What is being asked: Pick out each line in the rows below that contains the word "camera", and copy those lines unchanged.
>> Begin Data
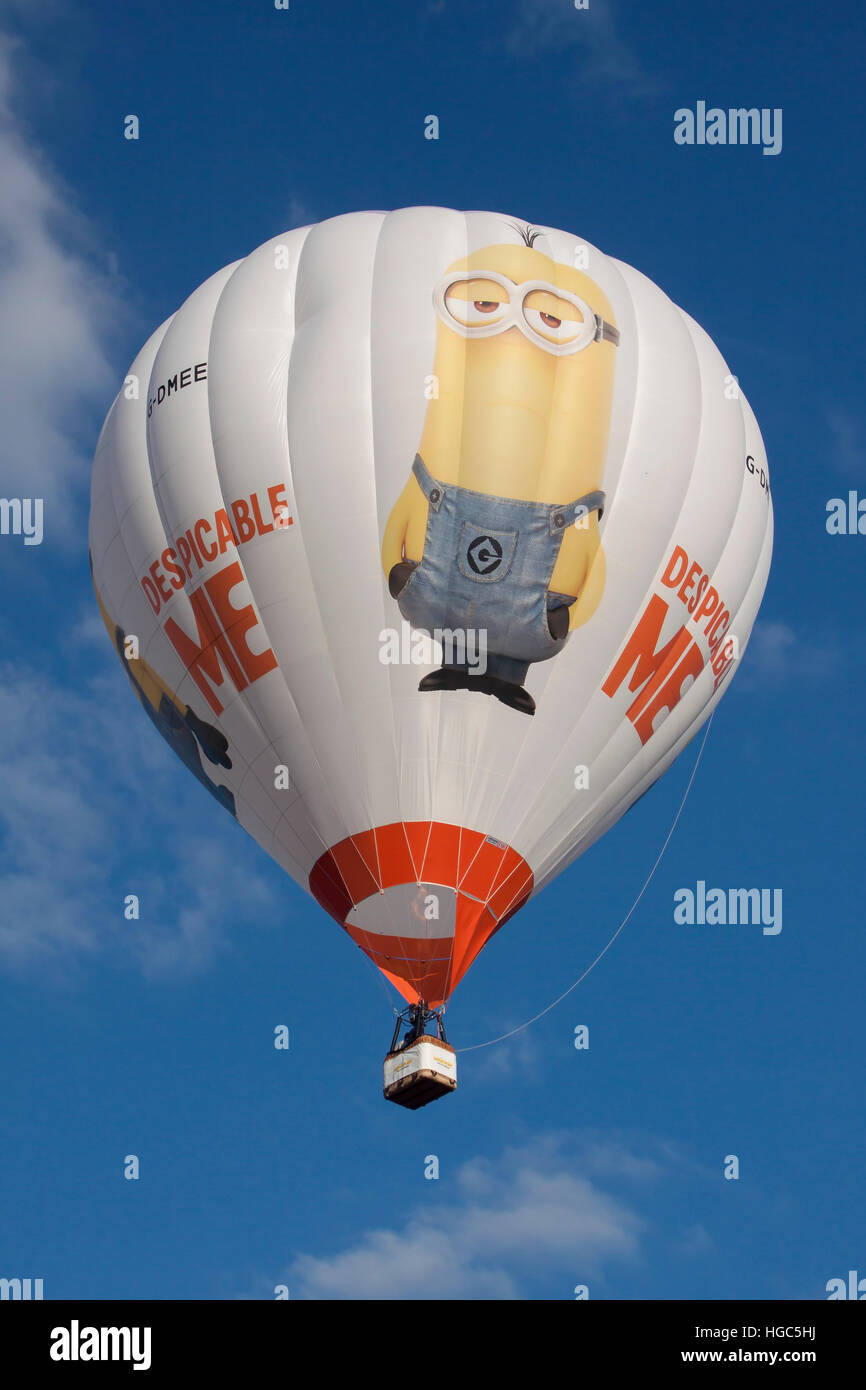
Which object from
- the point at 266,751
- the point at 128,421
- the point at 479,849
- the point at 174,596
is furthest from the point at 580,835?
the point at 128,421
>> End Data
>> Begin Data
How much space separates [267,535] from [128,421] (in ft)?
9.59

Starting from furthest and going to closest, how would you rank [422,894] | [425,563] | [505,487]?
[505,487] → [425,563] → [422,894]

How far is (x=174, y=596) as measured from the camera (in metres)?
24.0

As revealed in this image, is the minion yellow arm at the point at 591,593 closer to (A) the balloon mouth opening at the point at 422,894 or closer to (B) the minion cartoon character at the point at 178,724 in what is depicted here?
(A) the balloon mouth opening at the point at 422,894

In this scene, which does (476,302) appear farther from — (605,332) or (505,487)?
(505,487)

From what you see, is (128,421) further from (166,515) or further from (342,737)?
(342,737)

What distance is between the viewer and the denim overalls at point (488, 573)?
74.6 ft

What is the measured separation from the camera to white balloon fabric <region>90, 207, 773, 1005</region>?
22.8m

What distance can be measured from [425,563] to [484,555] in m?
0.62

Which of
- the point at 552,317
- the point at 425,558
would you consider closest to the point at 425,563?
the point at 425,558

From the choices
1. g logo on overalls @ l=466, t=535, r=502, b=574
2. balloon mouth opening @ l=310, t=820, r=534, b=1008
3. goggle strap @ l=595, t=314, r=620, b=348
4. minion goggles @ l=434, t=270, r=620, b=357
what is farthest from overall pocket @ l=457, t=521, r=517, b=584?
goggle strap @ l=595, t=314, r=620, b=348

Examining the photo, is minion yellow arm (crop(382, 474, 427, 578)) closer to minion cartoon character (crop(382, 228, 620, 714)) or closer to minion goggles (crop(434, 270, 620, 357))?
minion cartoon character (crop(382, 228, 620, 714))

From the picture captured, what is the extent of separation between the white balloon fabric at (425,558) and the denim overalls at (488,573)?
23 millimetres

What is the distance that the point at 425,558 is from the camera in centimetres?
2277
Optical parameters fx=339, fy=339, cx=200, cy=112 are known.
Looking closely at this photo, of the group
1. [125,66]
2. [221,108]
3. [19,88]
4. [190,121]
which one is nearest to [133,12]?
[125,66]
>> End Data
The completed task:
How far is (x=174, y=596) as measured from the camera (in metres)?
What is the measured separation from the camera to white balloon fabric <region>90, 207, 773, 1005</region>?
What is the distance that the point at 425,558 is from the camera in centimetres?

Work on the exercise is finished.